Researchers Use UK Biobank Data to Gain New Insight into Rare Eye Diseases

Rare Daily Staff

Researchers have analyzed image and genomic data from the UK Biobank to find insights into rare diseases of the human eye including retinal dystrophies, a group of inherited disorders affecting the retina that are the leading cause of blindness in working-age adults.

The retina, located at the back of the eye, converts light into a signal that can be interpreted by the brain. Each retinal layer comprises different cell types that play a unique role in this light conversion process. Rare diseases of the retina are frequently caused by inherited mutations in genes expressed by photoreceptor cells. These mutations cause the retina to function incorrectly, resulting in sight impairment or even blindness.

In the study, published in the journal PLOS Genetics, the researchers focused on photoreceptor cells, which are light-detecting cells found in the retina. These cells can be non-invasively imaged using optical coherence tomography, a service now commonly offered by many opticians. Using image data and genomic data stored in the UK Biobank, researchers were able to generate the largest genome-wide association study of photoreceptor cells.

“We had access to coupled images and genotype data at a scale that had not been seen in a study of this kind,” said Hannah Currant, former Ph.D. student at European Molecular Biology Laboratory’s European Bioinformatics Institute and postdoctoral fellow at the Novo Nordisk Foundation Center for Protein Research University of Copenhagen. “Access to this enormous amount of data was critical to the study and enabled us to identify genetic links to rare retinal dystrophies. This work has identified new avenues for research and generated new questions about rare retinal dystrophies.”

Optical coherence tomography produces high-resolution images that can be used to identify the different layers and structures within the retina. These images are commonly used in the clinic to aid the diagnosis of eye disorders. For this study, the researchers used optical coherence tomography images and the corresponding genomic and medical information of more than 30,000 participants stored in the UK Biobank.

“The UK Biobank is a rich, invaluable resource that has enormous potential to enable genomic medicine,” said Ewan Birney, Deputy Director General of the European Molecular Biology Laboratory. “There is so much potential just waiting to be released from the data stored there, which lets us both understand human biology and how and when it goes wrong in disease.”

The researchers conducted genome-wide association studies on the UK Biobank data to look for genetic variations linked to differences in the thickness of the photoreceptor cell layers. This led them to identify genomic variations associated with the thickness of one or more of the photoreceptor cell layers, including those with prior associations with known eye diseases. The newly identified genomic associations are stored and can be openly accessed through the GWAS Catalog.

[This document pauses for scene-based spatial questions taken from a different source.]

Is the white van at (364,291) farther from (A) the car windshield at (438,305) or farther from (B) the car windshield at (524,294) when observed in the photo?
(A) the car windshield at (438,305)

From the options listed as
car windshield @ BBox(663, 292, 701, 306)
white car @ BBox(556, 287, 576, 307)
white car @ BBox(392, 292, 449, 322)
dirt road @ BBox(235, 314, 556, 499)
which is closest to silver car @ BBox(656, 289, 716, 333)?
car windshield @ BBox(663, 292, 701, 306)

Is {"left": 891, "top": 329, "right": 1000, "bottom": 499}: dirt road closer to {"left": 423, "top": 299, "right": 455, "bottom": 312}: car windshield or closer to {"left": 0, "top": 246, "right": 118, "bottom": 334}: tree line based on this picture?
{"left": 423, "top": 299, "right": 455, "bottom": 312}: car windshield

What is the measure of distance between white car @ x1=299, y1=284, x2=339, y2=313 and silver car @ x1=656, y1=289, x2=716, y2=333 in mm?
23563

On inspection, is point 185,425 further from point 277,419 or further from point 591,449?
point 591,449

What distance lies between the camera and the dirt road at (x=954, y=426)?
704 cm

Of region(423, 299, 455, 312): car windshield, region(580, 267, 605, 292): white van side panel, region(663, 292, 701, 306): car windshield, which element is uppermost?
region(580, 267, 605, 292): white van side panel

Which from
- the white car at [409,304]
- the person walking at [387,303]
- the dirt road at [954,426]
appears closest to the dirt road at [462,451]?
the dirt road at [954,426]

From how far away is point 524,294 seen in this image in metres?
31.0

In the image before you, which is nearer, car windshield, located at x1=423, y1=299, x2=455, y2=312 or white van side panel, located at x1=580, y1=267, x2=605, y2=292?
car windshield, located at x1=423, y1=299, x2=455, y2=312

Some of these genetic variants were known to be linked to eye diseases, but surprisingly, a number of relatively common genetic variants were near genes known to cause rare genetic eye diseases when disrupted. In one case, the researchers were able to explore how combinations of common variants near genes known to be involved in rare eye diseases change the structure of the retina. This gives more confidence when looking into specific rare disease collections to see how these specific common variants might impact disease.

“Systematic bioinformatic analysis of large-scale participant data cohorts is driving the future of genomic medicine,” said Omar Mahroo, professor of Retinal Neuroscience at University College London and consultant ophthalmologist at Moorfields Eye Hospital. “Having access to these data and being able to make these connections between disease phenotypes and genetic variation will open many new opportunities for modern disease diagnosis and therapeutics.”